Generally speaking, community food provision (including marae) and fundraiser sales like sausage sizzles and bake sales don’t have to comply with the Food Act’s key requirements, (such as having a food hygiene plan.) They therefore don’t need to be registered or have regular check-ups under the Act.

Do I need a food hygiene plan?

Your organisation must ensure that any food you provide or sell is prepared in hygienic and sanitary conditions.

The Food Act 2014 has set out a list of food businesses that require a food hygiene plan. The kind of plan you need is determined by the relevant regulatory authority and is categorized as follows:

  • Those involved in ‘high risk’ food preparation, such as dairy and meat products, must have a food control plan (FCP) in place
  • Those involved in ‘lower risk’ food preparation, such as bread products, are subject to a national programme

If your community organisation does not primarily deal with the trade of food, you will not need any of the comprehensive food hygiene plans (i.e. FCPs or national programmes) set out in the Food Act 2014. If your organisation deals with catering, however, you may be required to have an FCP.

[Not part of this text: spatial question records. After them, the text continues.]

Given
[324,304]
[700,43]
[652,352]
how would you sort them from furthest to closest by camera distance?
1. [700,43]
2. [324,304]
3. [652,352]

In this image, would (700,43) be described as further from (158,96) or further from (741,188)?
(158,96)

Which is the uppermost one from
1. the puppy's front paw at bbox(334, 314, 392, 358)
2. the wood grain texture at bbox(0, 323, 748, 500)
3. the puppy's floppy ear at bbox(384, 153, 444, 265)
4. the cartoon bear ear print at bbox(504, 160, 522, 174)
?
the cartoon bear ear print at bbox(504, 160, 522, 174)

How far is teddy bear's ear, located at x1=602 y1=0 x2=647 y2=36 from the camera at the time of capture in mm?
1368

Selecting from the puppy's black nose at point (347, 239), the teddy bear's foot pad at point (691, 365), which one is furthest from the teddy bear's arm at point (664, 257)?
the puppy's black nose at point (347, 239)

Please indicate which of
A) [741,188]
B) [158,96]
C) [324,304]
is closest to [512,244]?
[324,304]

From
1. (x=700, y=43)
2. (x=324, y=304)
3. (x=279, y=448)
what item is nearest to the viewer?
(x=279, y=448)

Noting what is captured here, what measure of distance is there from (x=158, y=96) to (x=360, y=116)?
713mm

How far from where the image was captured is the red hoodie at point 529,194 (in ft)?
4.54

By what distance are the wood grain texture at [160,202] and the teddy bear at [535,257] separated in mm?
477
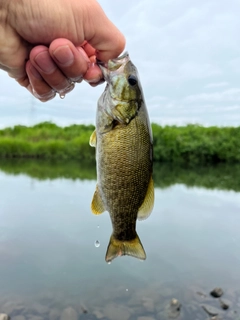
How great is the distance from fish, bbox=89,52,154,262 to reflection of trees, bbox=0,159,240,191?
73.7ft

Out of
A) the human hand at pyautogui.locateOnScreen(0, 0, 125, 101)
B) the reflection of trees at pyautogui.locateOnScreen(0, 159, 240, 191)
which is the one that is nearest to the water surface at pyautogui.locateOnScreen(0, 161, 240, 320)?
the reflection of trees at pyautogui.locateOnScreen(0, 159, 240, 191)

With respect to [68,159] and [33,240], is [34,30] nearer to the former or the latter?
[33,240]

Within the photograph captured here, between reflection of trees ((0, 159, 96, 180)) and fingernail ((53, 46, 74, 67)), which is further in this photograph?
reflection of trees ((0, 159, 96, 180))

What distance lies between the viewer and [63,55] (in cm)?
252

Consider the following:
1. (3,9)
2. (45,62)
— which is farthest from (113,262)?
(3,9)

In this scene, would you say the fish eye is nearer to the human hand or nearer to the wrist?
the human hand

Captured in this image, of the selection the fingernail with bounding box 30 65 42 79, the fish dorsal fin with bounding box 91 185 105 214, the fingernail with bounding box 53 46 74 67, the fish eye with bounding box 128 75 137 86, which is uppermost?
the fingernail with bounding box 53 46 74 67

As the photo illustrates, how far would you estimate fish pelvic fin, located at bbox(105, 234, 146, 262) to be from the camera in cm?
265

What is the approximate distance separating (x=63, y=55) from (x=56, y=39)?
0.13 meters

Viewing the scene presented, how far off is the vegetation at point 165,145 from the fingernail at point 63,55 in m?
31.3

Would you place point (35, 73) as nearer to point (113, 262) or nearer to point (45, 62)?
point (45, 62)

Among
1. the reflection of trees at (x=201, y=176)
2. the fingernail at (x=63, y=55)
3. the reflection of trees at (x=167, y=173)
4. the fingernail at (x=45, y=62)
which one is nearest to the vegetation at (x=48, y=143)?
the reflection of trees at (x=167, y=173)

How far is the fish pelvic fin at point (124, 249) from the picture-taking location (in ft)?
8.70

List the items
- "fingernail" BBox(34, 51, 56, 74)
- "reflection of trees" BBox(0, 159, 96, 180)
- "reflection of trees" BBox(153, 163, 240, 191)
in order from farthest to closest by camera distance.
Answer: "reflection of trees" BBox(0, 159, 96, 180) → "reflection of trees" BBox(153, 163, 240, 191) → "fingernail" BBox(34, 51, 56, 74)
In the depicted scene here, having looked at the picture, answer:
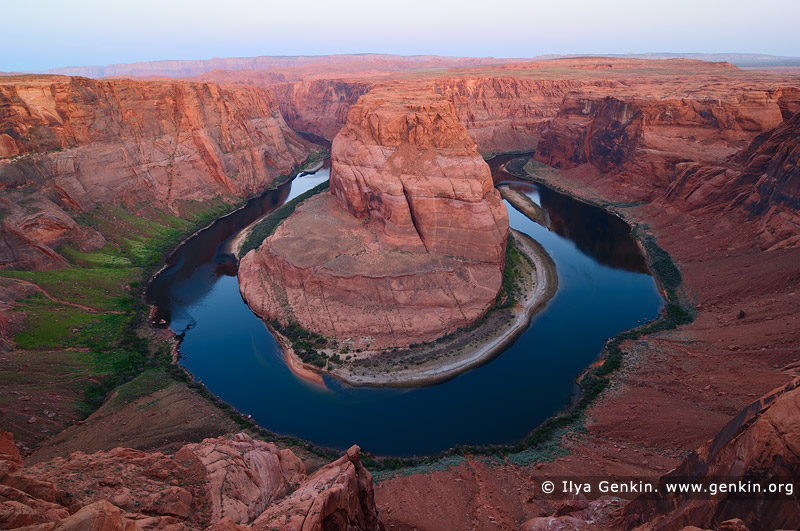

However, even if your organisation does not require an FCP or national programme, anyone who sells or provides food must make sure that the food is safe and suitable to eat. This means that the food must not cause illness, and is suitably and accurately labelled.

The Ministry of Primary Industries has set out a guide that helps you determine what kind of plan (if any) your organisation needs.

Fundraising and food

Your organisation is permitted to host up to 20 food sale fundraising events per year without needing an FCP or national programme.

If you host more than 20 fundraising events per year, your organisation’s primary mode of activity will be deemed to be food preparation. Depending on what kind of food product is being made and sold, you may be subject to an FCP or national programme.

Donor immunity

For charitable acts, the Food Act 2014 also covers donor immunity. A person who donates food in good faith is protected from civil and criminal liability, provided that the food was safe when it left them, and gave the organisation the information needed to keep the food safe.

Marae catering

As long as the kai is being prepared and served for charitable, benevolent or cultural purposes, your organisation falls outside the scope of the Food Act 2014. As mentioned above, your marae is permitted 20 fundraising events per year.

If, however, your organisation is a food business operating in or from a marae, you may be subject to an FCP or national programme.

Catered events

If your organisation is hosting an event that is catered by a commercial catering company, you fall within the scope of the Food Act 2014 and will therefore require a FCP. If this is the case, your organised event falls under a ‘food service sector’ under Schedule 1 of the Act. This includes commercial catering at a marae.

Forms and templates

Your community organisation may fall within the scope of the Food Act 2014. If this is the case, the MPI website has a templates and forms for FCPs and national programmes.